House debates
Wednesday, 8 March 2023
Adjournment
International Women's Day
7:45 pm
Sally Sitou (Reid, Australian Labor Party) Share this | Link to this | Hansard source
There is a card that I have in my office in Parliament House that is significant to me. It is a card Senator Penny Wong sent me after I delivered my first speech in this place. It is significant because of what Senator Wong means to me. She showed me that there was a place for someone like me in politics. I remember when I was working in this building 15 years ago when Senator Wong was sworn in as the first Asian born cabinet minister. It was a significant moment because it crystallised to me the idea that perhaps this country was ready for greater diversity in our parliament. I am floored by the idea that, 15 years later, I now get to step into this place to be part of a majority female government—the first time we have had a majority female federal government in our country's history. So, on this International Women's Day, that is what I would like to celebrate, as well as the record number of women in our cabinet.
It is also significant that it comes some years after the Labor Party delivered our first female Prime Minister. Those achievements were not by accident; they were deliberate. A contentious debate was had in the party in the 1990s. It was one that we resolved in 1994, and that was to introduce quotas in our party. It was a hard decision but I think it was the right decision. That has been borne out in the make-up of our parliament today. It is important from a symbolic point of view, absolutely. But, more than that, it is important because of all the things that we have been able to achieve by having more women our parliament.
It is no accident that it was during the Rudd and Gillard years that Jenny Macklin, the then minister for community services, introduced our country's first statutory paid parental leave. It was a policy that I directly benefited from a few years later when I had my own son, and it made the world of difference. Any parent will tell you that those first couple of years are the most rewarding but also the hardest. The ability to combine paid parental leave from my workplace as well as that provided by the government meant that I could take a full year off and spend time with my son.
We now have a majority female federal government. In the first nine months of this Albanese-Labor government, what we have been able to achieve for women across the country includes expanded paid parental leave, improved affordability for child care, making gender equity an object of the Fair Work Act and introducing paid family and domestic violence leave. It gives me incredible pleasure and it is a great honour to be able to serve alongside people like Senator Katy Gallagher, the Minister for Finance and the Minister for Women. It is the first time that we have had a minister who has held both of those portfolios. It is a deliberate decision to put women's economic equality at the heart of decision-making in this government.

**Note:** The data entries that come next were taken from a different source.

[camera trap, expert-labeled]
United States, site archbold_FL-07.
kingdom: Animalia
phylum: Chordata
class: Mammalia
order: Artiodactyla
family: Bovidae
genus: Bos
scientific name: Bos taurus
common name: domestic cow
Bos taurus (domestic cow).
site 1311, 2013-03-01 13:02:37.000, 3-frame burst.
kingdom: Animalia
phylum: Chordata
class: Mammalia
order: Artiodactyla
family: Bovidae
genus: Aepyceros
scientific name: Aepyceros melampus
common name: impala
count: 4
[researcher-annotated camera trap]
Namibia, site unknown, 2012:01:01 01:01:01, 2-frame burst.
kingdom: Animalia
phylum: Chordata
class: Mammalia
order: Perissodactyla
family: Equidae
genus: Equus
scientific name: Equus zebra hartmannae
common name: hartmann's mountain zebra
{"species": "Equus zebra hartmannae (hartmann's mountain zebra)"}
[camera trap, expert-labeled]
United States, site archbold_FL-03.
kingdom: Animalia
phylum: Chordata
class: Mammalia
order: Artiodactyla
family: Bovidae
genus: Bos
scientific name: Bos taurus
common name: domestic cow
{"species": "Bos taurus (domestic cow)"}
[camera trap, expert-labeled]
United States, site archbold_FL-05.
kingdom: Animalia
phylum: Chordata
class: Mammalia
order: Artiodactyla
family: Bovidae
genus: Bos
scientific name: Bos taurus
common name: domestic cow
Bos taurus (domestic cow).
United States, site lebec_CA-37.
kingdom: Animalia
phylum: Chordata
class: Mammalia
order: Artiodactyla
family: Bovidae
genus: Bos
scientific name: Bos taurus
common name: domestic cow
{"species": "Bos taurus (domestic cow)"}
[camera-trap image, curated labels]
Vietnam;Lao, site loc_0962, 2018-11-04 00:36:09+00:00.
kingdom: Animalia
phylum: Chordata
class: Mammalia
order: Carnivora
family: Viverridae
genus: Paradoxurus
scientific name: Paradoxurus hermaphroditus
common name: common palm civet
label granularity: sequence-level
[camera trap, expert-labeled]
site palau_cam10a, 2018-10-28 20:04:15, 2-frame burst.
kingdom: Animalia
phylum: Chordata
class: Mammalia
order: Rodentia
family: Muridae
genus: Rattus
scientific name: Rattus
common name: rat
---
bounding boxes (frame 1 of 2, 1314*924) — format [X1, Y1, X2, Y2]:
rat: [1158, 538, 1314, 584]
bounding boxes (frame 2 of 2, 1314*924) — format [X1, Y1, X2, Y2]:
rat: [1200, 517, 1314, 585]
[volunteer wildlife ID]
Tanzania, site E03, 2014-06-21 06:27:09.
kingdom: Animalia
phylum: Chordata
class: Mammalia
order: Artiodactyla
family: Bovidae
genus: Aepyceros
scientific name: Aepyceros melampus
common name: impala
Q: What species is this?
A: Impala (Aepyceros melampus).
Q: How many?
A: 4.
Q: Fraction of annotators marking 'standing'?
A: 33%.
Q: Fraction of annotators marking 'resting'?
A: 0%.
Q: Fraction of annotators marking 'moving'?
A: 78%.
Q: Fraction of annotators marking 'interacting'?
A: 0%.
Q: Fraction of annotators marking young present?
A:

I get to serve alongside people like the member for Newcastle, who has guided the federal parliament through the implementation of Jenkins review, to clean up the work culture in this building, and I think we all benefit from that. I get to serve alongside the member for Lingiari, who spoke so beautifully just then about the experiences she has had. And there is the member for Swan, the member for Higgins and Senator Payman. They are all incredible, extraordinary women from diverse backgrounds. I'm really excited to call these women my colleagues and my friends. But what excites me most is the knowledge that Labor women will come after me, and that they will build on the incredible legacy that the first majority female federal government has been able to lay. So that card that Senator Wong sent me is significant to me, but what is more significant was an interaction that I had in my electorate when a mum came up to me and said that she was proud of me, because I gave her daughter someone to look up to. Thank you.